For each of these metrics we define threshold values for what would qualify an analytic dataset as “best”, “good”, or “fair” within each category. For example, having at least 1,000 patients in each arm would qualify as “best”, having at least 250 would qualify as “good”, and having fewer than 250 would qualify as “fair”. We then assign point values to each category - typically 3 for best, 2 for good, and 1 for fair, although very important metrics such as cohort size receive more points as a weighting mechanism. The FitQ score is then calculated as the sum of all the point values, normalized so that the maximum possible points would have a FitQ score of 100. As with the RWDS, the relative points assigned to each metric can be customized to provide more or less influence to metrics of interest for a particular RWE question.

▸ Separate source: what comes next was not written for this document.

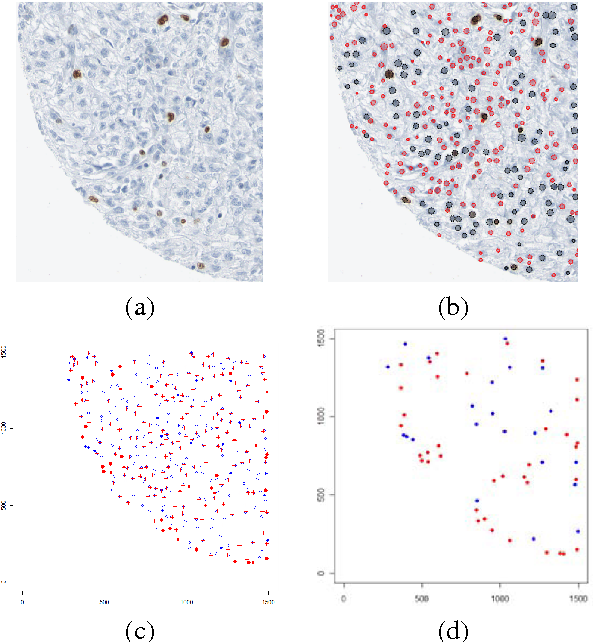 Figure 4 for Computational Pathology: Challenges and Promises for Tissue Analysis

Illustrative example: RWDS
To demonstrate an application of the RWDS, we compute scores for six separate RWD sources. These include:
AMC1: A large academic medical center with affiliate care sites which provides structured medication, laboratory, procedure, and diagnosis data, with a population of roughly 2.8 million patients. Death data are available from the social security death index;
AMC2: A large academic medical center with affiliate care sites, which provides structured medication, laboratory, procedure, and diagnosis data, with a population of roughly 8.5 million patients. Death data are available only for inpatient deaths;;
Nat_IHD: Consolidated data extracted from electronic health records (EHRs) from integrated healthcare delivery (IHD) networks in the United States, comprising medication, laboratory, procedure, diagnosis, and vital sign data, with a population of roughly 107 million patients;
Nat_EHR1: Consolidated data extracted from EHRs from outpatient and inpatient providers in the United States, including structured medication, laboratory, procedure, and diagnosis data, with a population of roughly 63 million patients. Death data are available but the source is not disclosed to users;
Nat_EHR2: Consolidated data extracted from EHRs from outpatient and inpatient providers in the United States, including structured medication, laboratory, procedure, and diagnosis data, with a population of roughly 38 million patients;
Nat_INT1: Integrated claims and EHR records from the United States, covering roughly 153 million patients;
Nat_INT2: Integrated claims and EHR records from the United States, covering roughly 143 million patients;
Note that while these data come from distinct providers, the patient populations may overlap between data sources.
RWDS scores for these RWD sources range from 33 (Nat_EHR2) to 80 (Nat_INT1). As shown from the individual metrics (Figure 1), the data sources are heterogeneous with respect to depth, breadth, and recency of data.
A few features of the RWDS can be seen from this example. First, the individual metrics themselves can be informative for understanding the relative strengths and limitations of each data source. Second, data sources which have limitations in some areas can still have moderate RWDS scores due to strengths in other areas. For example, AMC1 has a small patient volume (2.8 million patients) compared to the hypothetical ideal (150 million). But a relatively high proportion of patients with longitudinal data and with varying diagnoses compensates to result in a RWDS score of 56. In contrast, Nat_EHR2 has a much larger patient volume (38 million patients), but has lower proportions for metrics related to depth and breadth, resulting in a RWDS of 33.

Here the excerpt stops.